### INSTRUCCIÓN DE TRABAJO
Enumera los productos que, según el fragmento del documento, podría vender quien esté en el rellano.

### FRAGMENTO DEL DOCUMENTO
------------------------------------

Jamás respondo al teléfono en casa ni abro la puerta cuando llaman. Una empresa de esas que llaman a casa me persiguió un tiempo, pero llamaban a casa de mis padres. Una vez el sr. Ornat, en un rapto de genialidad nada inhabitual, les dio esta explicación: "Se ha marchado a Australia y hemos perdido todo el contacto con él". Le pidieron una dirección si no me acuerdo mal. Dio una com-ple-ti-ta y totalmente inventada. No han vuelto a llamar. Supongo que seguirán buscándome, que no le creyeron, pero hay mentiras irrebatibles y ese cansancio final de un trabajo. ¿Y a mí qué me importa dónde esté este lerdo, si está en Australia o en la luna? Si llegan a encontrarme en casa, no abriré. Yo no abro. No me importa si los del otro lado, quien haya en el rellano, me oye caminar hasta la mirilla y examinarlo. Me da igual que venda enciclopedias, el Duo de Telefónica o pañuelos de papel. Me da igual que sea un vecino o el portero que avisa de que van a cortar el agua. Antes me ducho con agua fría que abrir o responder. Me da igual que me oigan y me hablen desde el rellano, que me pidan que abra o que se den cuenta de que tengo la música o la televisión puestas. No abro. No respondo. Mi silencio es su oscura duda. Si es la policía, jamás podrá demostrar que estaba dentro, salvo que tiren la puerta abajo. Si lo hacen, declararé que acabo de llegar. ¿Por dónde ha entrado? Y a usted qué coño le importa.

------------------------------------

### DATOS PROPORCIONADOS
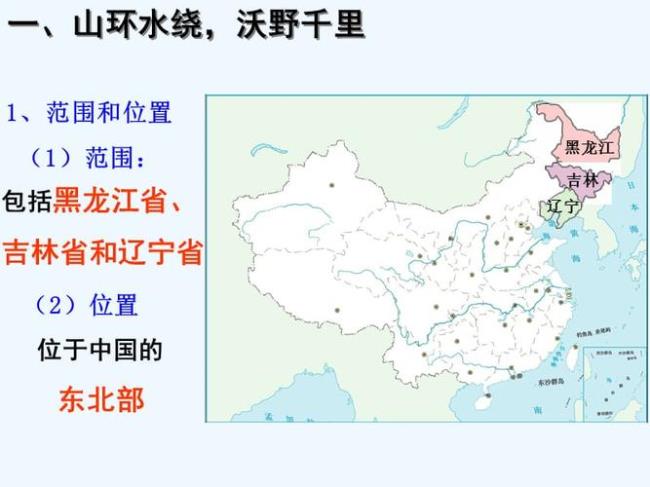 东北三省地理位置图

------------------------------------

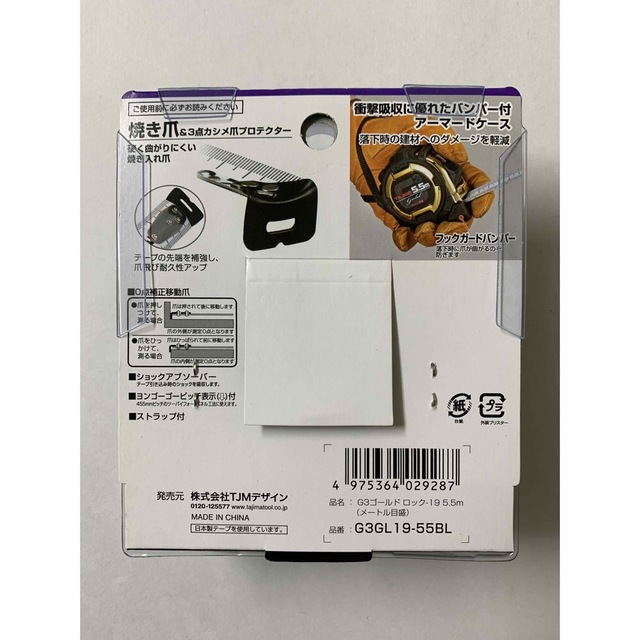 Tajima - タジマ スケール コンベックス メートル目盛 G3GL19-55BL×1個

------------------------------------

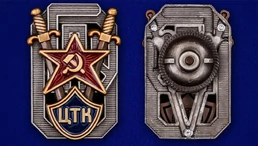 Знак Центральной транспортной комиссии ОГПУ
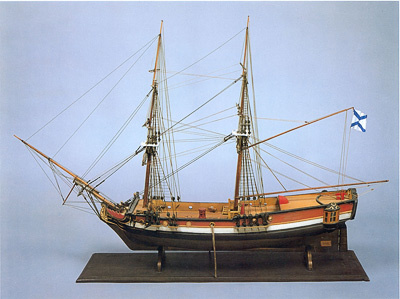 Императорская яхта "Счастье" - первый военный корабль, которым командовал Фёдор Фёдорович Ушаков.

------------------------------------

### RESPUESTA DEL EJERCICIO
- Enciclopedias
- El Duo de Telefónica
- Pañuelos de papel